Fluctuations in the hormone levels of women may increase the chance of periodontal disease. For this reason, your oral health may require special care during the following stages:
Higher levels of hormones during puberty may lead to gum sensitivity and increased irritation from plaque and food particles if not thoroughly cleaned.
Symptoms similar to those of puberty may occasionally appear before menstruation. The symptoms generally clear up once the period has started. As the amount of sex hormones decrease, so do these problems.
Between the second and eighth months of pregnancy, you may experience swollen, bleeding, or tender gums. Additionally, lumps may appear along your gumline; these lumps are usually painless and disappear after pregnancy. In the event that they don’t go away on their own, they can be professionally removed.
Because infections during pregnancy – including periodontal disease – can place a baby’s health at risk, you should take great care of your teeth and gums. To minimize your chances of periodontal disease, start with healthy gums and maintain a healthy at-home routine. Be sure to see your dentist as recommended to ensure that your gums stay healthy.

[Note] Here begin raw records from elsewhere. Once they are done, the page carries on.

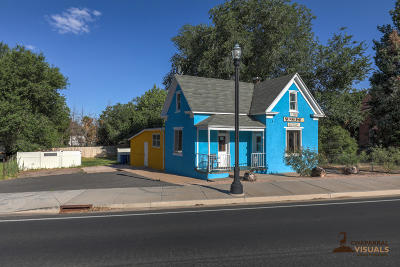 Hurricane  Single Family Home For Sale: 65 N State St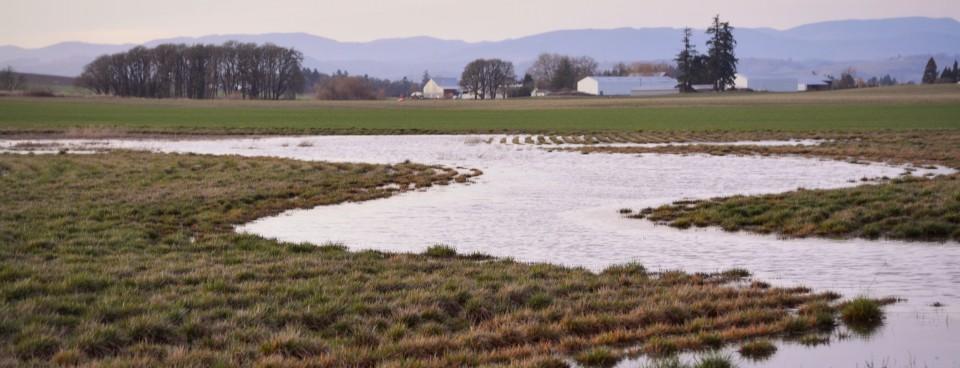Rainfall's Patterns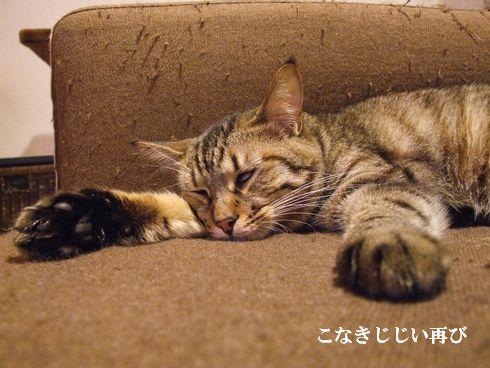 6_20091107183921.jpg
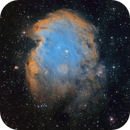 NGC2174 Monkeyhead Nebula,                                Hartmuth Kintzel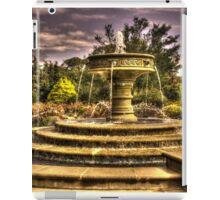 Water Fountain iPad Case/Skin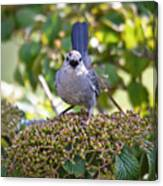 In The Catbird Seat Canvas Print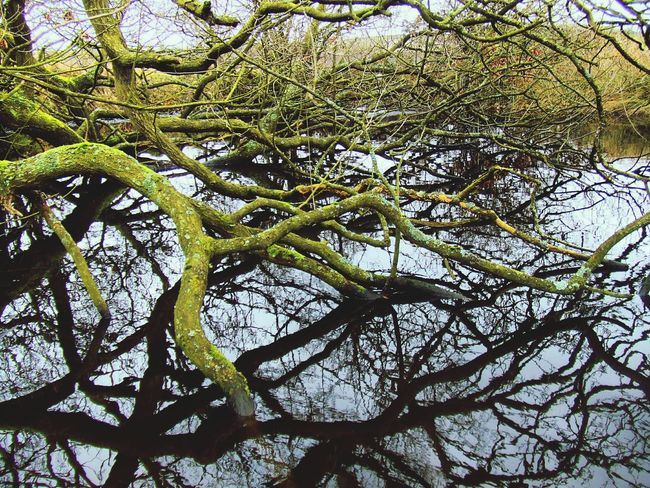 Mossy Branches over Water Pond Reflections Trees Moss Lichen Tangled Web of Wood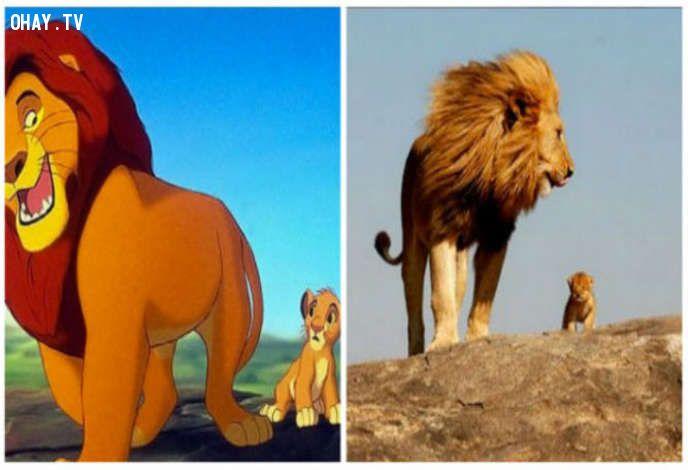 ảnh the lion kinh,vua sư tử,phim hoạt hình disney,phim hoạt hình,disney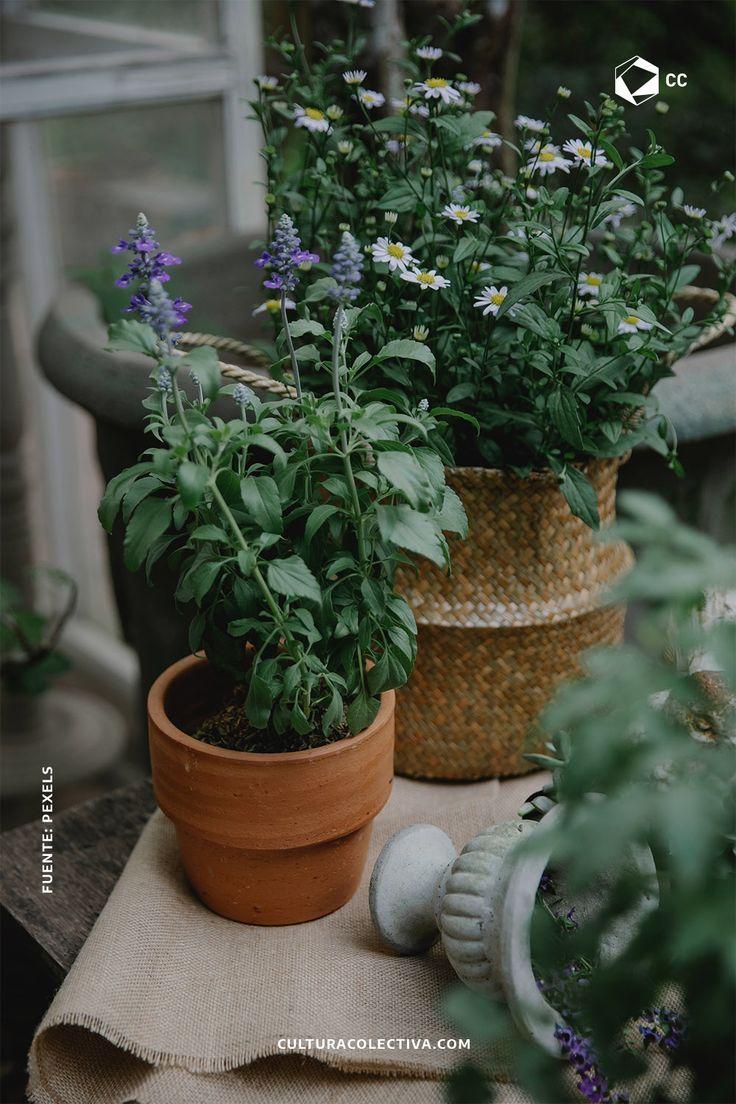 La decoración de nuestro jardín es indispensable porque en él podemos pasar los momentos más divertidos y relajantes en nuestro hogar. The Next Big Thing, Dream Garden, Planter Pots, World, Gardening, Mini, Gardens, Home, Naturaleza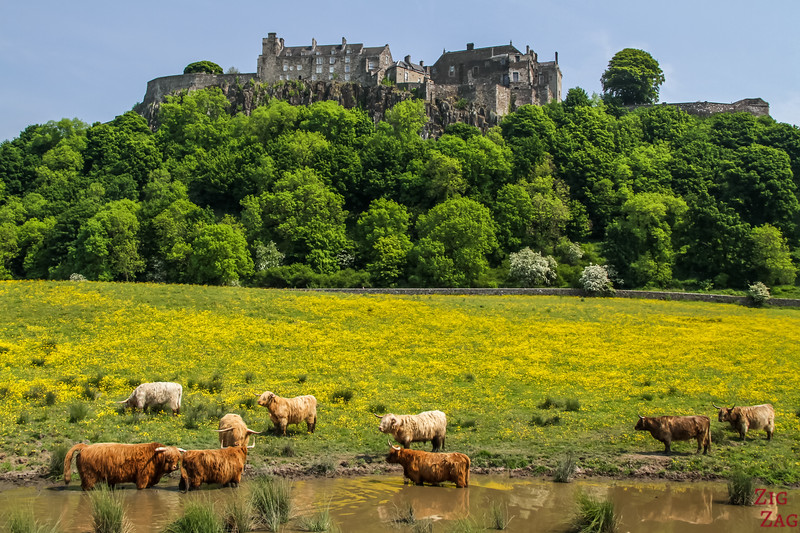 Famous Scottish Castles - Stirling Castle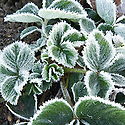 Autumn hoar frost on strawberry leaves, October.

Oral contraceptives are synthetic hormones and mimic the effect of the body’s natural hormones. As a result, the gums may be prone to swelling and bleeding as long as you are using them. To avoid the risk of drug interactions or a reduction in the efficacy of your medications, be sure to tell your dentist what prescriptions you use – including oral contraceptives – prior to any procedure or treatment.
Menopause and postmenopause may bring changes to your mouth, including dryness, unusual tastes, or gum discomfort. These symptoms may subside with an oral health regimen that includes brushing after each meal, flossing daily, and seeing your dentist as recommended.